**What is required**
From the data below, return only the lines from the one with "Cancer Awareness Fun" through the one with "NWT Vetta Capsule", exact and inclusive, with pictures left out.

**Input data**

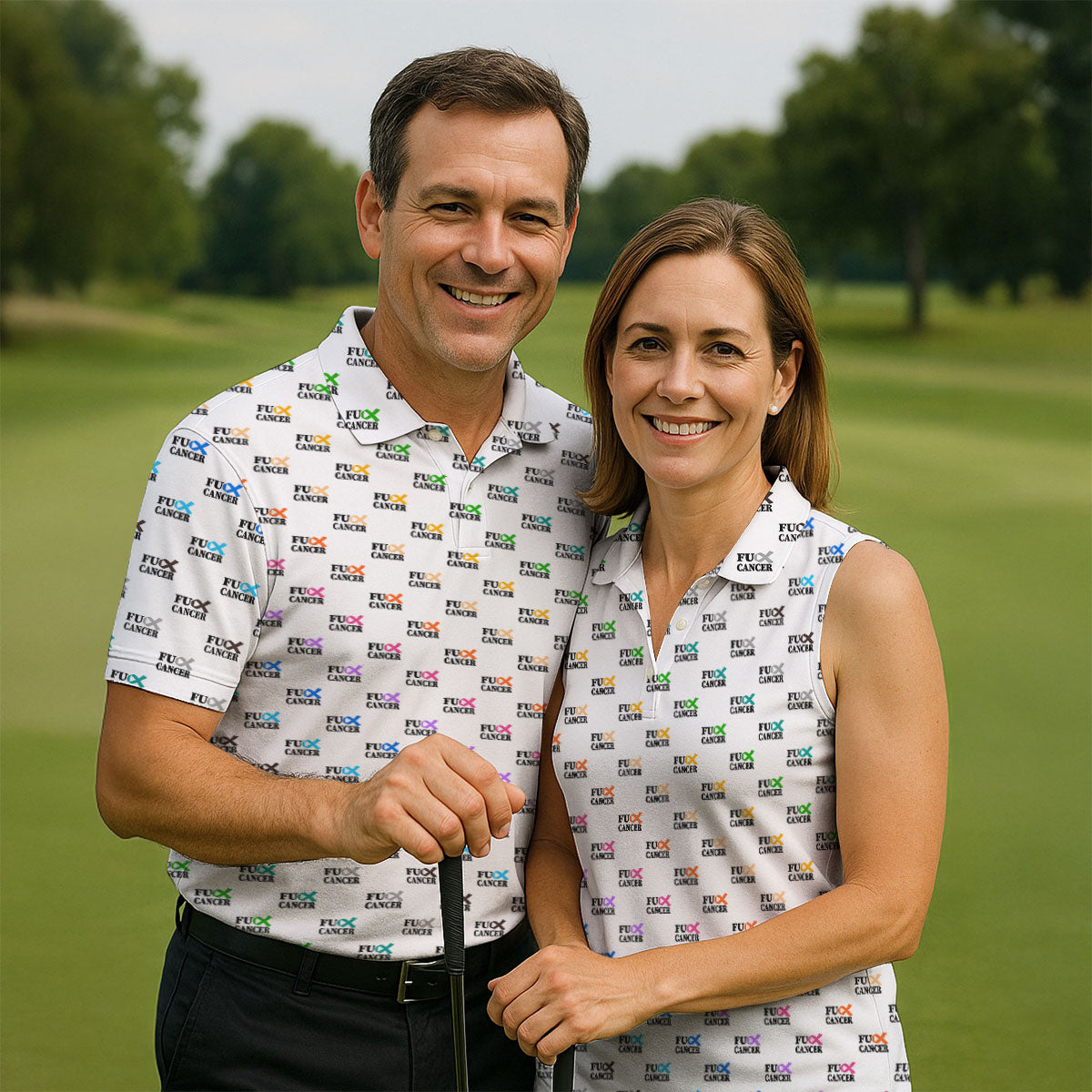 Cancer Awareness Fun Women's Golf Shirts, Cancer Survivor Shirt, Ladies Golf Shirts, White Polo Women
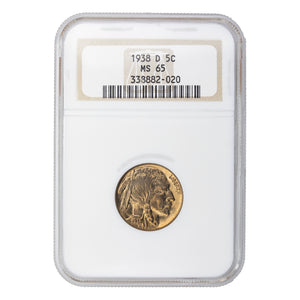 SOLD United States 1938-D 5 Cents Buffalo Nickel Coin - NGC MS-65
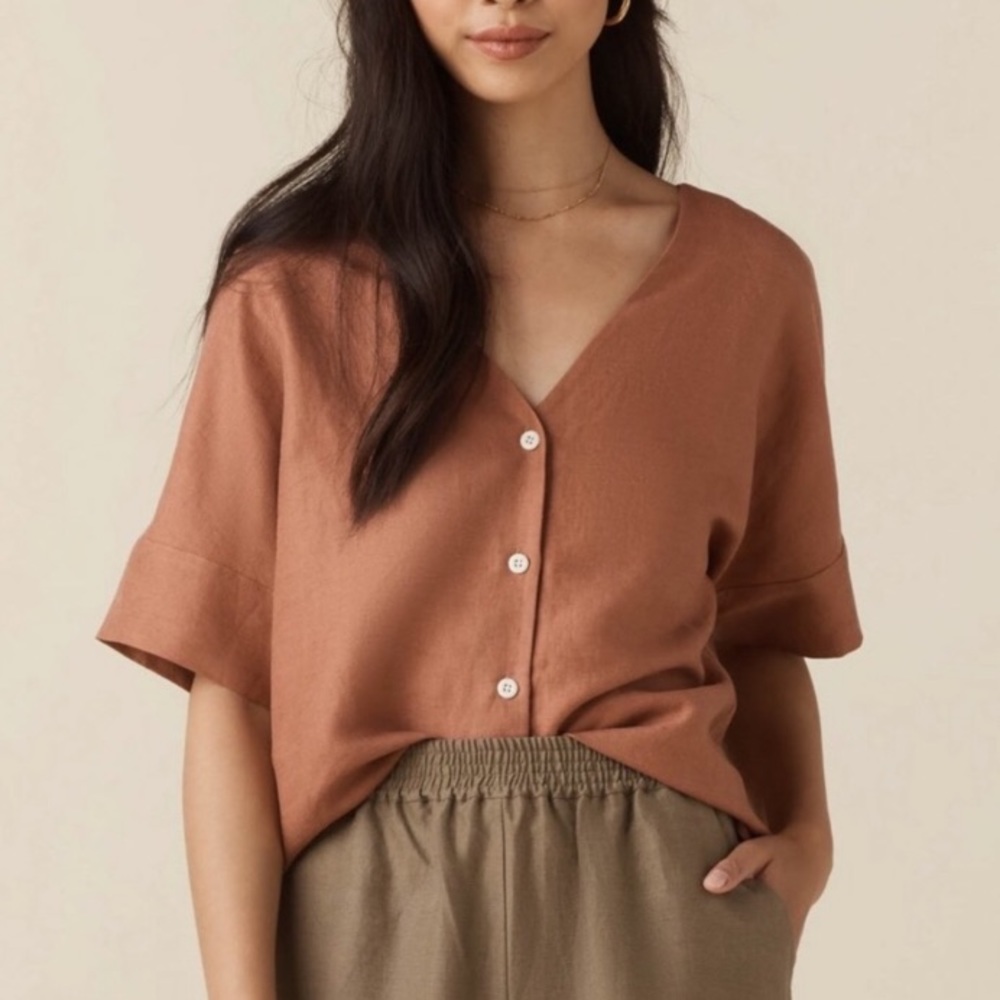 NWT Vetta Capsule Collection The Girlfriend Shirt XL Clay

--

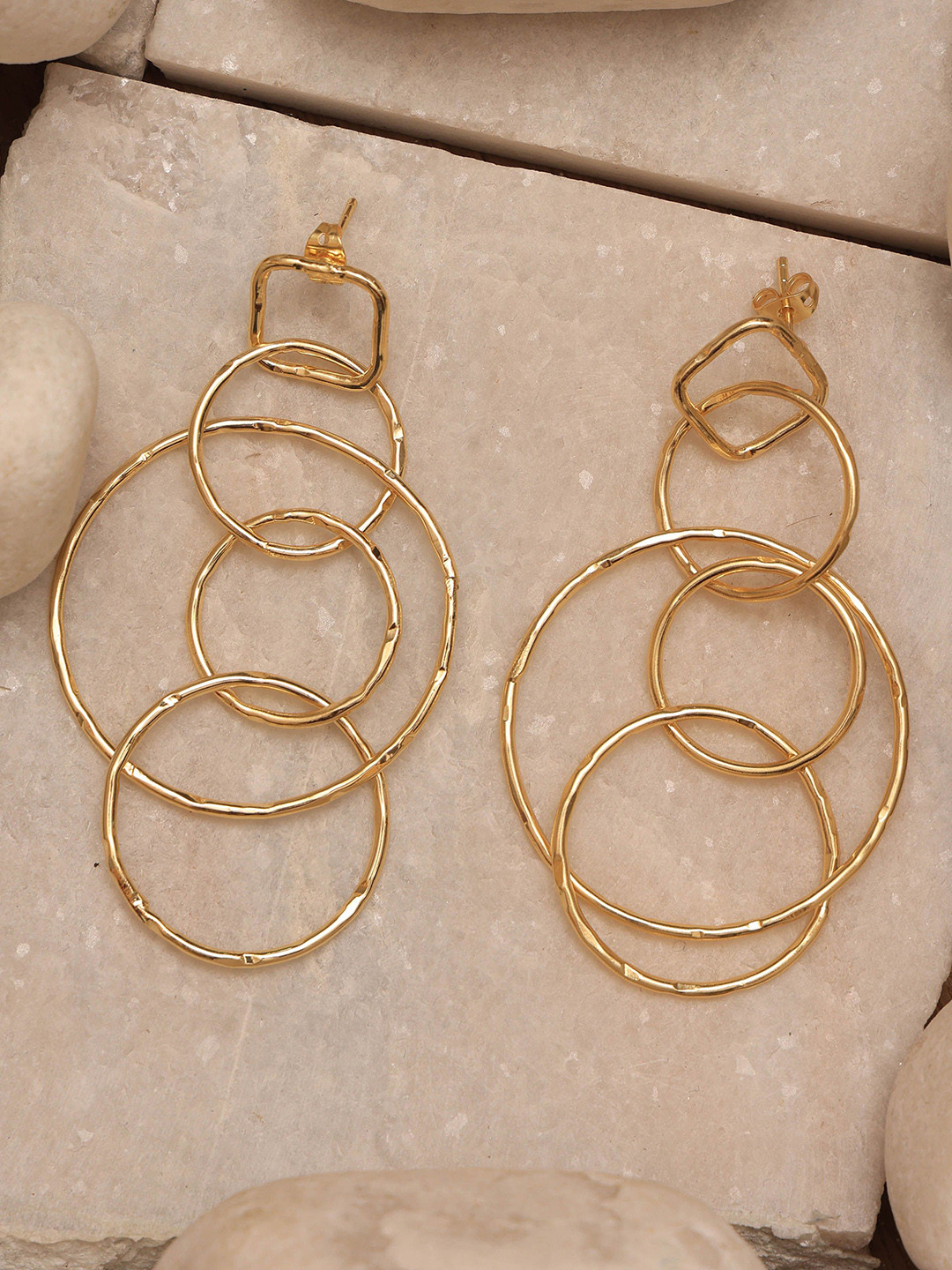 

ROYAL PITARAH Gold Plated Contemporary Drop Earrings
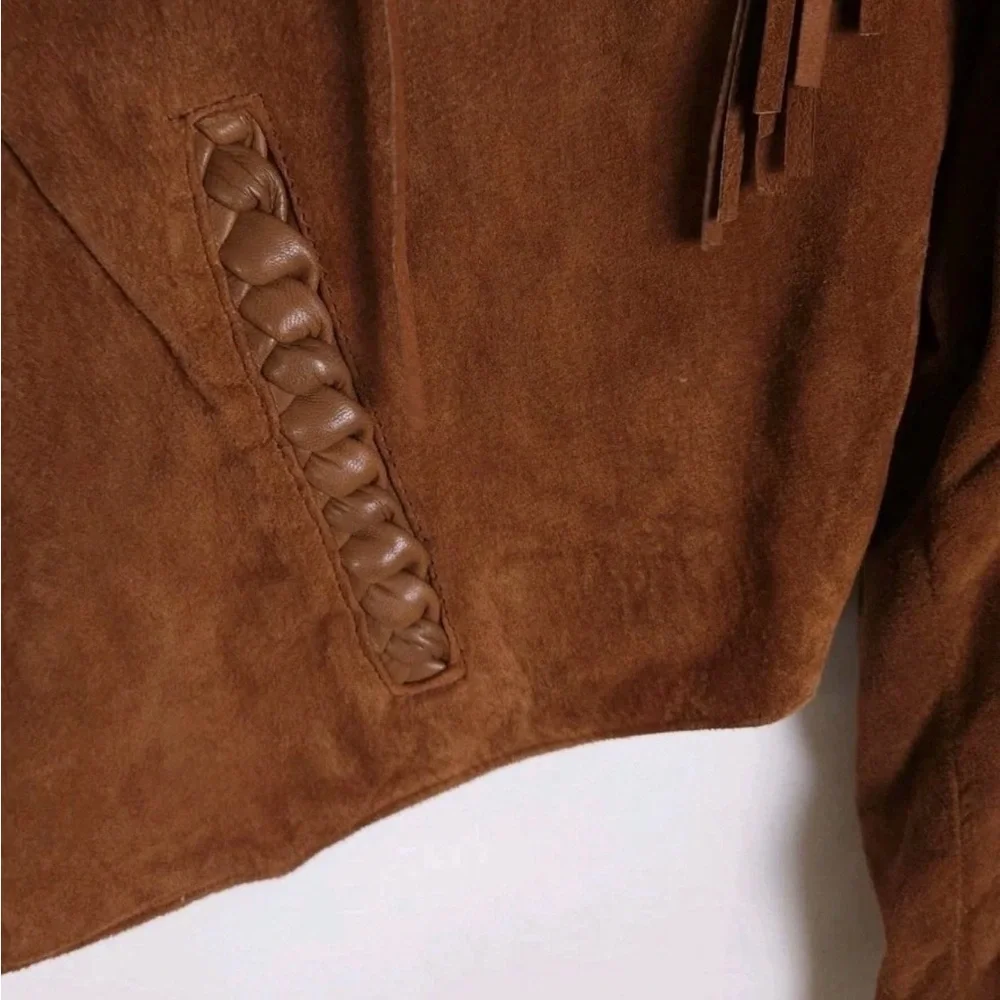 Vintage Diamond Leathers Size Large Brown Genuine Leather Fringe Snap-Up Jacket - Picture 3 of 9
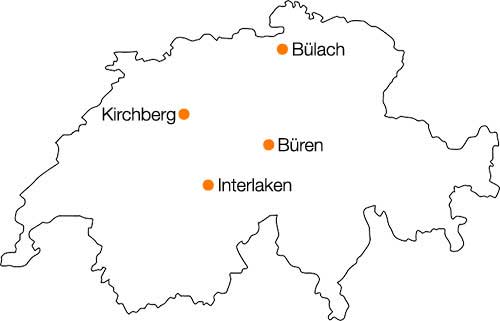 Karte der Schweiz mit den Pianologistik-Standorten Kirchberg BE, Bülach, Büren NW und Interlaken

**Response**
 Cancer Awareness Fun Women's Golf Shirts, Cancer Survivor Shirt, Ladies Golf Shirts, White Polo Women
 SOLD United States 1938-D 5 Cents Buffalo Nickel Coin - NGC MS-65
 NWT Vetta Capsule Collection The Girlfriend Shirt XL Clay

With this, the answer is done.